**WHAT YOU HAVE TO DO:**
Omit every picture, and retype the lines that run from the beginning of the data below through the line containing "0K58-01255-0000", inclusive.
PROVIDED ENTRIES below:
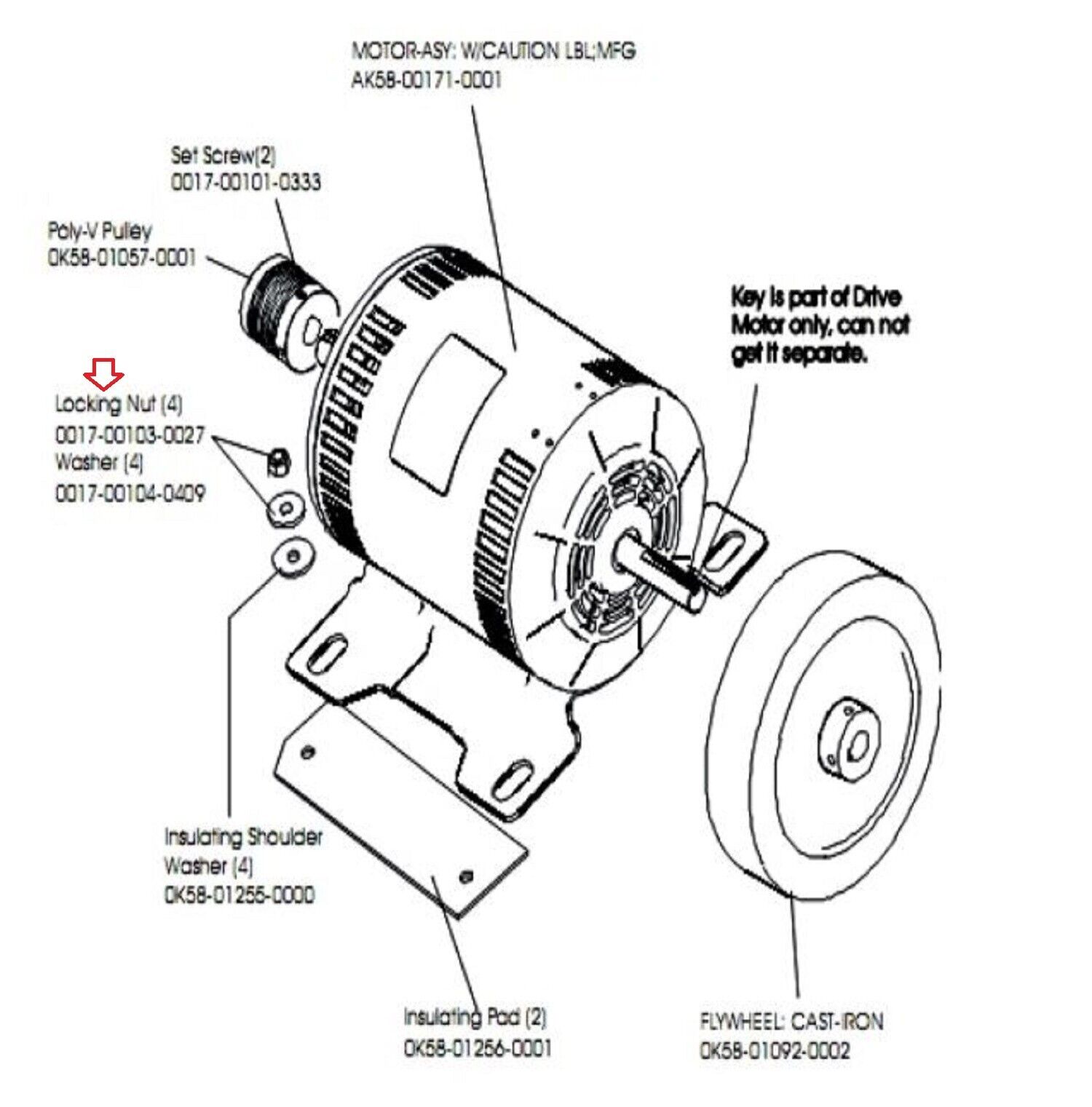 MOTOR-ASY: W/CAUTION LBL;MFG
AK58-00171-0001

Set Screw(2)
0017-00101-0333

Poly-V Pulley
0K58-01057-0001

Key is part of Drive Motor only, can not get it separate.

Locking Nut (4)
0017-00103-0027
Washer (4)
0017-00104-0409

Insulating Shoulder Washer (4)
0K58-01255-0000

Insulating Pad (2)
0K58-01256-0001

FLYWHEEL: CAST-IRON
0K58-01092-0002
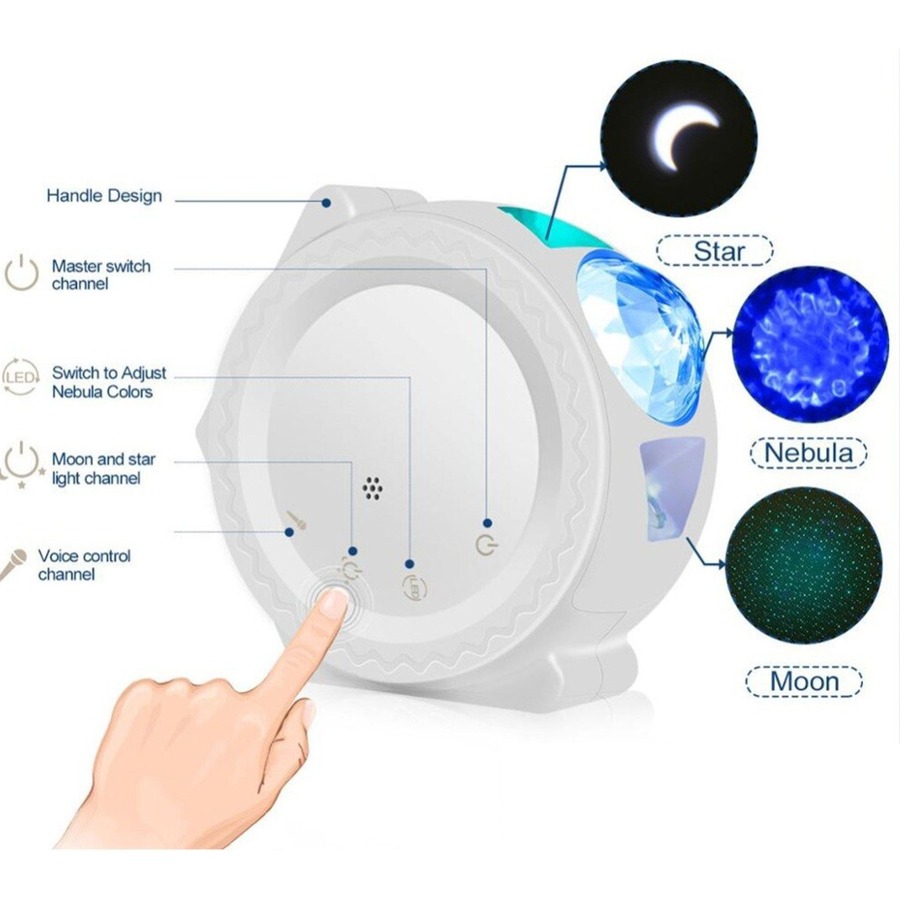 Handle Design

Master switch channel

LED

Switch to Adjust Nebula Colors

Moon and star light channel

Voice control channel

LED

Star

Nebula

Moon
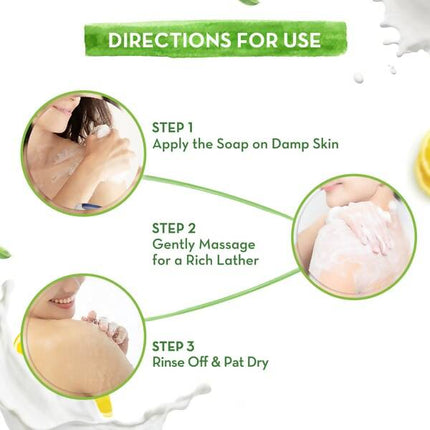 DIRECTIONS FOR USE

STEP 1
Apply the Soap on Damp Skin

STEP 2
Gently Massage for a Rich Lather

STEP 3
Rinse Off & Pat Dry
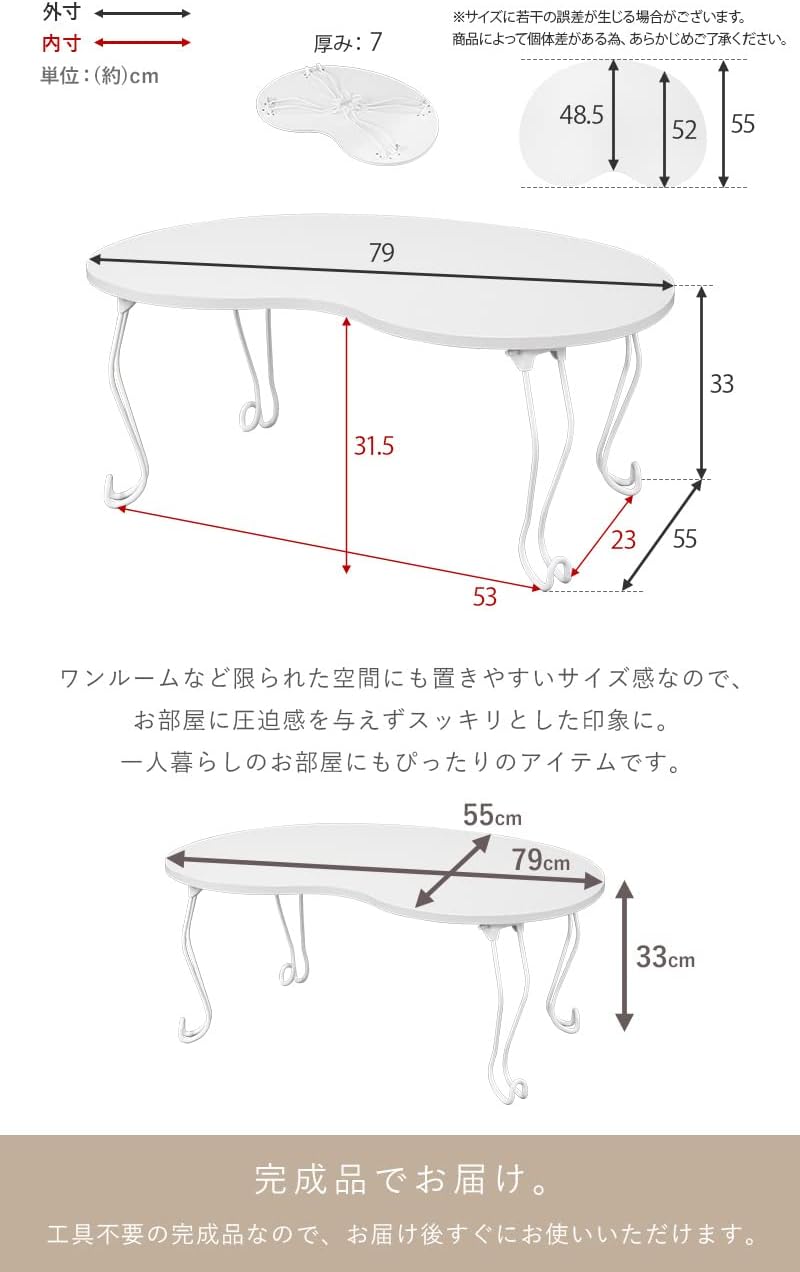 外寸
内寸
単位：(約)cm

厚み：7

※サイズに若干の誤差が生じる場合がございます。
商品によって個体差がある為、あらかじめご了承ください。

48.5
52
55

79
33
31.5
23
55
53

ワンルームなど限られた空間にも置きやすいサイズ感なので、
お部屋に圧迫感を与えずスッキリとした印象に。
一人暮らしのお部屋にもぴったりのアイテムです。

55cm
79cm
33cm

完成品でお届け。
工具不要の完成品なので、お届け後すぐにお使いいただけます。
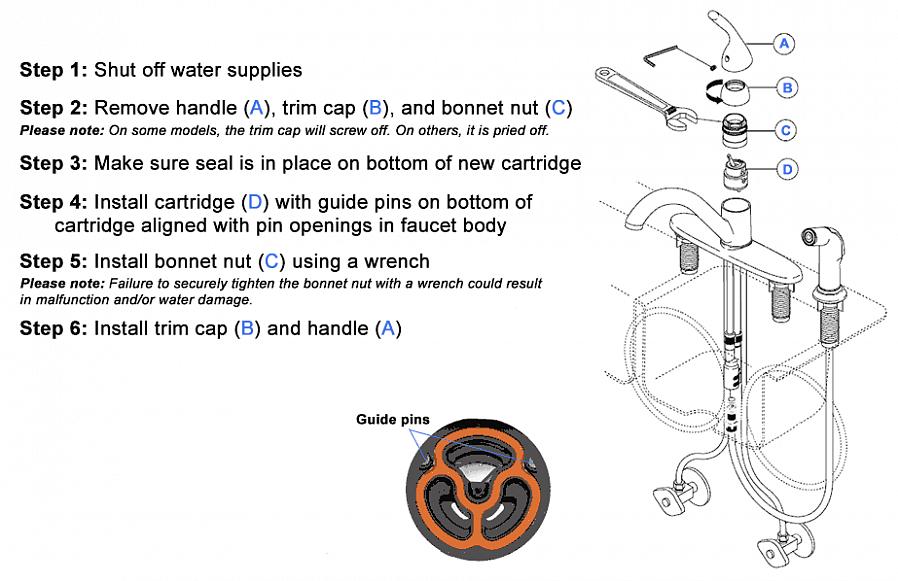 Step 1: Shut off water supplies

Step 2: Remove handle (A), trim cap (B), and bonnet nut (C)
Please note: On some models, the trim cap will screw off. On others, it is pried off.

Step 3: Make sure seal is in place on bottom of new cartridge

Step 4: Install cartridge (D) with guide pins on bottom of cartridge aligned with pin openings in faucet body

Step 5: Install bonnet nut (C) using a wrench
Please note: Failure to securely tighten the bonnet nut with a wrench could result in malfunction and/or water damage.

Step 6: Install trim cap (B) and handle (A)

Guide pins

A

B

C

D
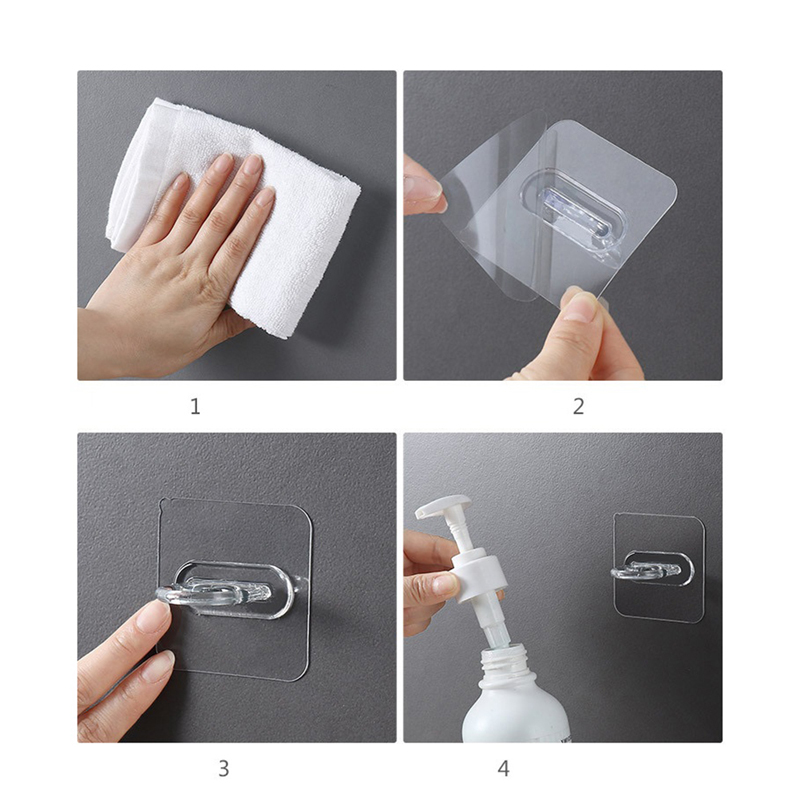 1

2

3

4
End of PROVIDED ENTRIES.
**RESPONSE TO THE EXERCISE:**
 MOTOR-ASY: W/CAUTION LBL;MFG
AK58-00171-0001

Set Screw(2)
0017-00101-0333

Poly-V Pulley
0K58-01057-0001

Key is part of Drive Motor only, can not get it separate.

Locking Nut (4)
0017-00103-0027
Washer (4)
0017-00104-0409

Insulating Shoulder Washer (4)
0K58-01255-0000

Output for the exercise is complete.